- **WHAT YOU SHOULD DO**:
Reproduce the text of every item below character for character, leaving out the pictures.

- **INPUT FOR THIS TASK**:

*****

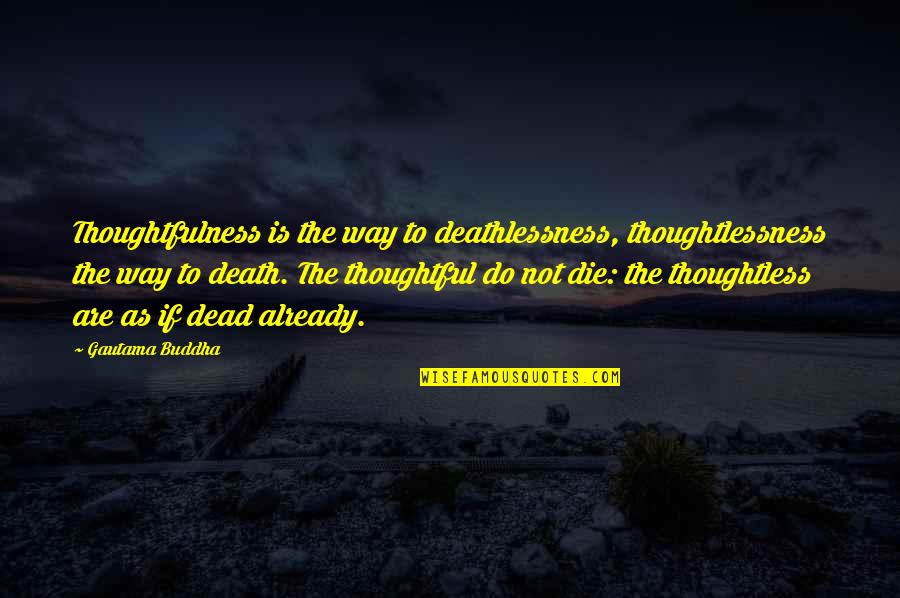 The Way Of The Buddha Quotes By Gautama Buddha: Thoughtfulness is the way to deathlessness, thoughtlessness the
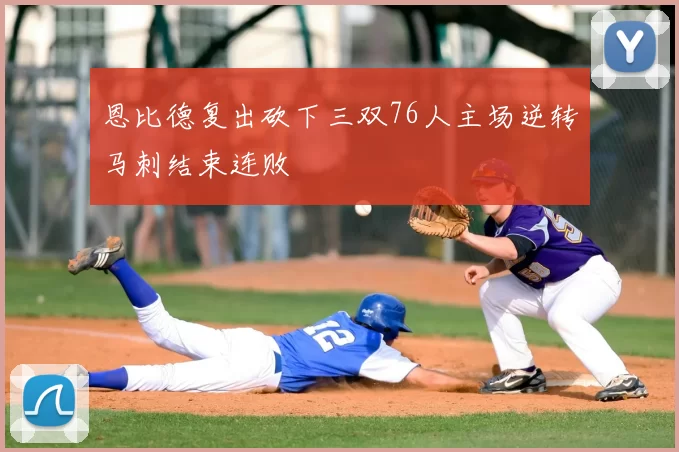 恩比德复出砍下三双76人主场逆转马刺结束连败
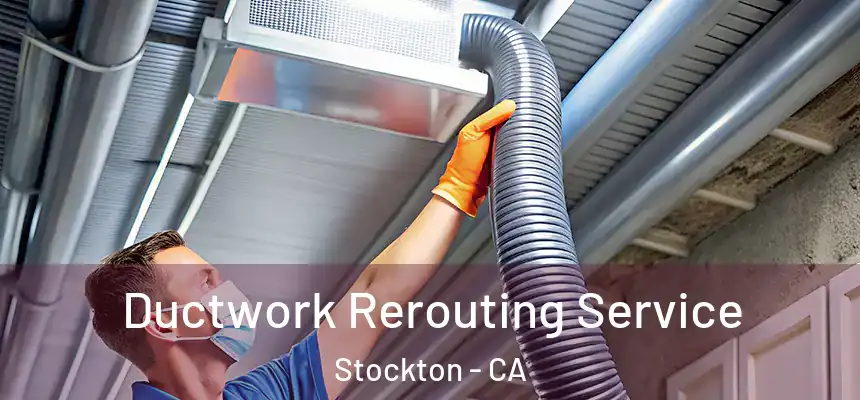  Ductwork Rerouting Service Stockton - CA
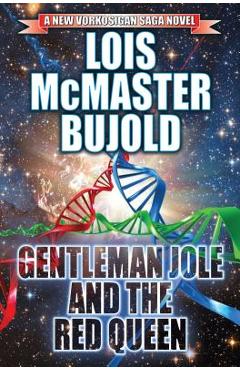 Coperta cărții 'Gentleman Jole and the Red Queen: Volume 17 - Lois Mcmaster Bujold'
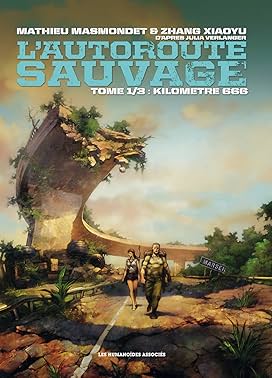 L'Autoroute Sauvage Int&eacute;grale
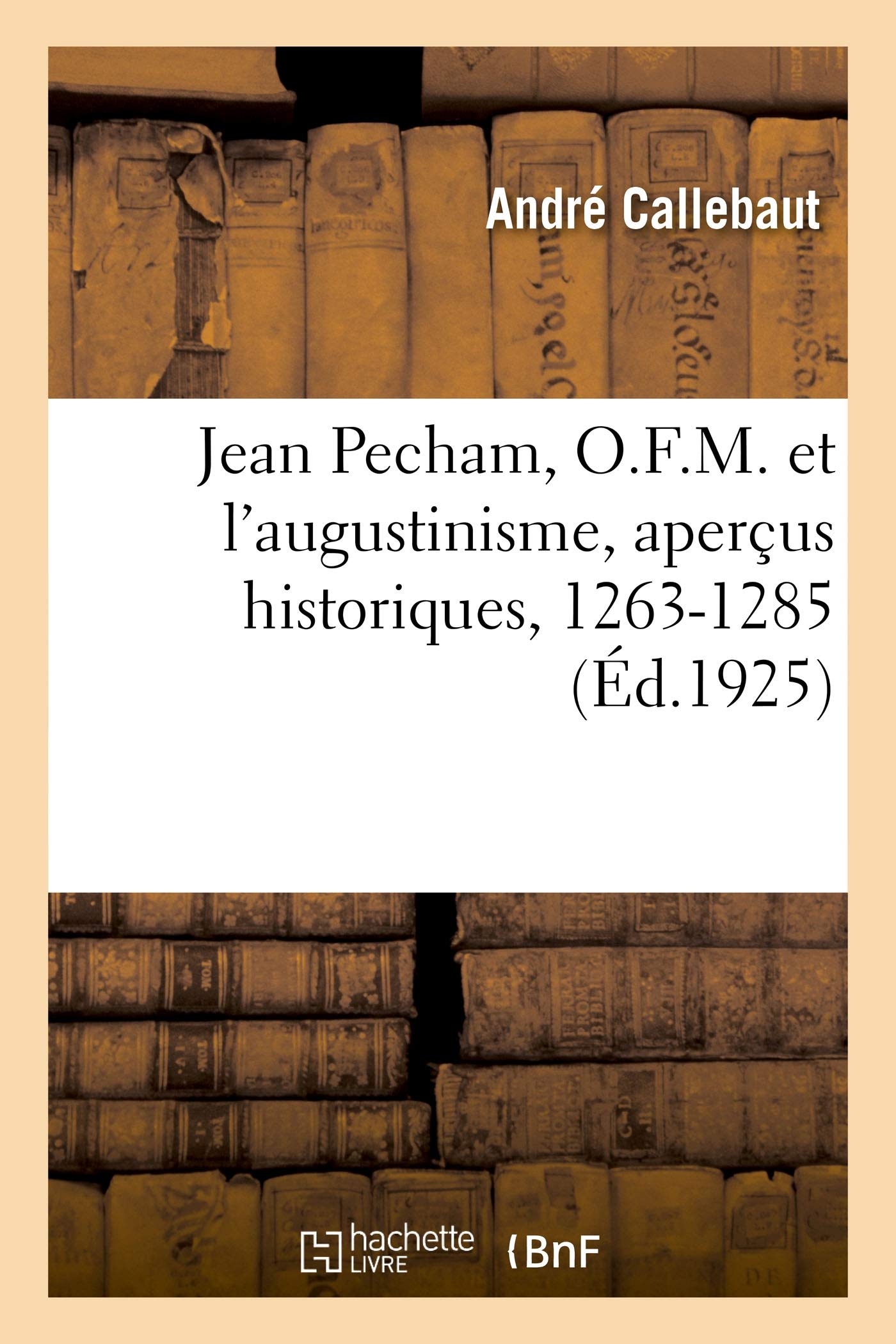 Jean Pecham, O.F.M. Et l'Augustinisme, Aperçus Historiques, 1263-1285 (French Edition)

*****

- **FINISHED EXERCISE**:
 The Way Of The Buddha Quotes By Gautama Buddha: Thoughtfulness is the way to deathlessness, thoughtlessness the
 恩比德复出砍下三双76人主场逆转马刺结束连败
  Ductwork Rerouting Service Stockton - CA
 Coperta cărții 'Gentleman Jole and the Red Queen: Volume 17 - Lois Mcmaster Bujold'
 L'Autoroute Sauvage Int&eacute;grale
 Jean Pecham, O.F.M. Et l'Augustinisme, Aperçus Historiques, 1263-1285 (French Edition)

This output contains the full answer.